:: PROBLEM DESCRIPTION ::
The records below are to be transcribed exactly as they appear.

──────── MATERIALS PROVIDED

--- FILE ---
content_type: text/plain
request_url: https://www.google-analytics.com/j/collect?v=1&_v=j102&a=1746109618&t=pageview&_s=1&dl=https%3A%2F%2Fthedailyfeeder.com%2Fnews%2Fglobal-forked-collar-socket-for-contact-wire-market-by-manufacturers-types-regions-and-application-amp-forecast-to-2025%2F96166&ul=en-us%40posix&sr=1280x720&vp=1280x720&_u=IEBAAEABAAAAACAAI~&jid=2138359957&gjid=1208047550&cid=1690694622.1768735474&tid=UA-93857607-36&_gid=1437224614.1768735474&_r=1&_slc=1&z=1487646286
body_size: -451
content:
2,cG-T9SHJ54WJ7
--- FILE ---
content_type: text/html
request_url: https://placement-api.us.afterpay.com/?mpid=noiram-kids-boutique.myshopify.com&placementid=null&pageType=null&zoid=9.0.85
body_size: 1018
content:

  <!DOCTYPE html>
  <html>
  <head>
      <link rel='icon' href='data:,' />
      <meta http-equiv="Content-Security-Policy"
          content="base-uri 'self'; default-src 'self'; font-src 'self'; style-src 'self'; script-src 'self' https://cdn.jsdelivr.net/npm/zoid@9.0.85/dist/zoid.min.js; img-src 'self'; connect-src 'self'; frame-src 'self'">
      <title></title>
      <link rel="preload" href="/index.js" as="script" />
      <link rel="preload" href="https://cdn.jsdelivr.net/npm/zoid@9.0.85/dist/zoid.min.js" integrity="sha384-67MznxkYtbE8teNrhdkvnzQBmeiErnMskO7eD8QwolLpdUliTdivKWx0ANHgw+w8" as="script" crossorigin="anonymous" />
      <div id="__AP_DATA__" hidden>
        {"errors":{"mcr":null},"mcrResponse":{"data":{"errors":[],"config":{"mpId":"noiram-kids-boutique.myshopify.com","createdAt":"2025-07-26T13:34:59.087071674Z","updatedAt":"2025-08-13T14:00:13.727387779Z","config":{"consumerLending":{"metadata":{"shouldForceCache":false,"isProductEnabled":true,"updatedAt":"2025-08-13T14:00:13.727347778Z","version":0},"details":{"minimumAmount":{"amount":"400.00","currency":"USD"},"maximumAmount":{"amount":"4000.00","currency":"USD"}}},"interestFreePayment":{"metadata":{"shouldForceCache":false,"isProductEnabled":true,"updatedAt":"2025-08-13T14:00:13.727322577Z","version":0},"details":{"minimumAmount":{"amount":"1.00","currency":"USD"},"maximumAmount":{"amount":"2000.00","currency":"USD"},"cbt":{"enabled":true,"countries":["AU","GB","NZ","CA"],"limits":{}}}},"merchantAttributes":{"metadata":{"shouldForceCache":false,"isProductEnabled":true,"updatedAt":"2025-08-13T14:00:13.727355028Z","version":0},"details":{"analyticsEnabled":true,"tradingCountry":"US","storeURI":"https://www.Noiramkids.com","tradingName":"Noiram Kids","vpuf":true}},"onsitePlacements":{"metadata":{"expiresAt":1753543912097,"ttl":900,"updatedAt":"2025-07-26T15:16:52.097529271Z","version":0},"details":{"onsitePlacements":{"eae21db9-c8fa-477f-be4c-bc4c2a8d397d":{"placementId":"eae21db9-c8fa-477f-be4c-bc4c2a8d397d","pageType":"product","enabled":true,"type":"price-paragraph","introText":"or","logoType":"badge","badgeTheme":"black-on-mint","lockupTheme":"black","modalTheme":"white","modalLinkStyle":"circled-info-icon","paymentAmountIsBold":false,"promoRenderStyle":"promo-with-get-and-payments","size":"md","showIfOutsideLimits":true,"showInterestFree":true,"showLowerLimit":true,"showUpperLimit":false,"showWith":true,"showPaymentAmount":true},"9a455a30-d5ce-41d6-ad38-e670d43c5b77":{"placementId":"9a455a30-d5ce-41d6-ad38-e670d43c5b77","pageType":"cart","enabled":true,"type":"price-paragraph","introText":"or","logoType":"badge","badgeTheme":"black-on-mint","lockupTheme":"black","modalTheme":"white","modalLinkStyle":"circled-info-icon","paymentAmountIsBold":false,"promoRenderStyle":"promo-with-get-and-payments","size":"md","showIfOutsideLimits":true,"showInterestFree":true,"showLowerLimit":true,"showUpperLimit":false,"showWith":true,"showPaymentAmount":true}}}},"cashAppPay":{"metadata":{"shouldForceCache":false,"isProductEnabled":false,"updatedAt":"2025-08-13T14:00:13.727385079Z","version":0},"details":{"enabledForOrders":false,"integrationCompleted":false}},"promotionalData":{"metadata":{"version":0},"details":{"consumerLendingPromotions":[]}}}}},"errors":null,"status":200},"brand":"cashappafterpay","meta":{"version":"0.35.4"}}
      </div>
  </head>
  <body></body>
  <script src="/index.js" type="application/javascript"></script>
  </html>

────────────────

:: FINAL ANSWER ::
--- FILE ---
content_type: text/plain
request_url: https://www.google-analytics.com/j/collect?v=1&_v=j102&a=1746109618&t=pageview&_s=1&dl=https%3A%2F%2Fthedailyfeeder.com%2Fnews%2Fglobal-forked-collar-socket-for-contact-wire-market-by-manufacturers-types-regions-and-application-amp-forecast-to-2025%2F96166&ul=en-us%40posix&sr=1280x720&vp=1280x720&_u=IEBAAEABAAAAACAAI~&jid=2138359957&gjid=1208047550&cid=1690694622.1768735474&tid=UA-93857607-36&_gid=1437224614.1768735474&_r=1&_slc=1&z=1487646286
body_size: -451
content:
2,cG-T9SHJ54WJ7
--- FILE ---
content_type: text/html
request_url: https://placement-api.us.afterpay.com/?mpid=noiram-kids-boutique.myshopify.com&placementid=null&pageType=null&zoid=9.0.85
body_size: 1018
content:

  <!DOCTYPE html>
  <html>
  <head>
      <link rel='icon' href='data:,' />
      <meta http-equiv="Content-Security-Policy"
          content="base-uri 'self'; default-src 'self'; font-src 'self'; style-src 'self'; script-src 'self' https://cdn.jsdelivr.net/npm/zoid@9.0.85/dist/zoid.min.js; img-src 'self'; connect-src 'self'; frame-src 'self'">
      <title></title>
      <link rel="preload" href="/index.js" as="script" />
      <link rel="preload" href="https://cdn.jsdelivr.net/npm/zoid@9.0.85/dist/zoid.min.js" integrity="sha384-67MznxkYtbE8teNrhdkvnzQBmeiErnMskO7eD8QwolLpdUliTdivKWx0ANHgw+w8" as="script" crossorigin="anonymous" />
      <div id="__AP_DATA__" hidden>
        {"errors":{"mcr":null},"mcrResponse":{"data":{"errors":[],"config":{"mpId":"noiram-kids-boutique.myshopify.com","createdAt":"2025-07-26T13:34:59.087071674Z","updatedAt":"2025-08-13T14:00:13.727387779Z","config":{"consumerLending":{"metadata":{"shouldForceCache":false,"isProductEnabled":true,"updatedAt":"2025-08-13T14:00:13.727347778Z","version":0},"details":{"minimumAmount":{"amount":"400.00","currency":"USD"},"maximumAmount":{"amount":"4000.00","currency":"USD"}}},"interestFreePayment":{"metadata":{"shouldForceCache":false,"isProductEnabled":true,"updatedAt":"2025-08-13T14:00:13.727322577Z","version":0},"details":{"minimumAmount":{"amount":"1.00","currency":"USD"},"maximumAmount":{"amount":"2000.00","currency":"USD"},"cbt":{"enabled":true,"countries":["AU","GB","NZ","CA"],"limits":{}}}},"merchantAttributes":{"metadata":{"shouldForceCache":false,"isProductEnabled":true,"updatedAt":"2025-08-13T14:00:13.727355028Z","version":0},"details":{"analyticsEnabled":true,"tradingCountry":"US","storeURI":"https://www.Noiramkids.com","tradingName":"Noiram Kids","vpuf":true}},"onsitePlacements":{"metadata":{"expiresAt":1753543912097,"ttl":900,"updatedAt":"2025-07-26T15:16:52.097529271Z","version":0},"details":{"onsitePlacements":{"eae21db9-c8fa-477f-be4c-bc4c2a8d397d":{"placementId":"eae21db9-c8fa-477f-be4c-bc4c2a8d397d","pageType":"product","enabled":true,"type":"price-paragraph","introText":"or","logoType":"badge","badgeTheme":"black-on-mint","lockupTheme":"black","modalTheme":"white","modalLinkStyle":"circled-info-icon","paymentAmountIsBold":false,"promoRenderStyle":"promo-with-get-and-payments","size":"md","showIfOutsideLimits":true,"showInterestFree":true,"showLowerLimit":true,"showUpperLimit":false,"showWith":true,"showPaymentAmount":true},"9a455a30-d5ce-41d6-ad38-e670d43c5b77":{"placementId":"9a455a30-d5ce-41d6-ad38-e670d43c5b77","pageType":"cart","enabled":true,"type":"price-paragraph","introText":"or","logoType":"badge","badgeTheme":"black-on-mint","lockupTheme":"black","modalTheme":"white","modalLinkStyle":"circled-info-icon","paymentAmountIsBold":false,"promoRenderStyle":"promo-with-get-and-payments","size":"md","showIfOutsideLimits":true,"showInterestFree":true,"showLowerLimit":true,"showUpperLimit":false,"showWith":true,"showPaymentAmount":true}}}},"cashAppPay":{"metadata":{"shouldForceCache":false,"isProductEnabled":false,"updatedAt":"2025-08-13T14:00:13.727385079Z","version":0},"details":{"enabledForOrders":false,"integrationCompleted":false}},"promotionalData":{"metadata":{"version":0},"details":{"consumerLendingPromotions":[]}}}}},"errors":null,"status":200},"brand":"cashappafterpay","meta":{"version":"0.35.4"}}
      </div>
  </head>
  <body></body>
  <script src="/index.js" type="application/javascript"></script>
  </html>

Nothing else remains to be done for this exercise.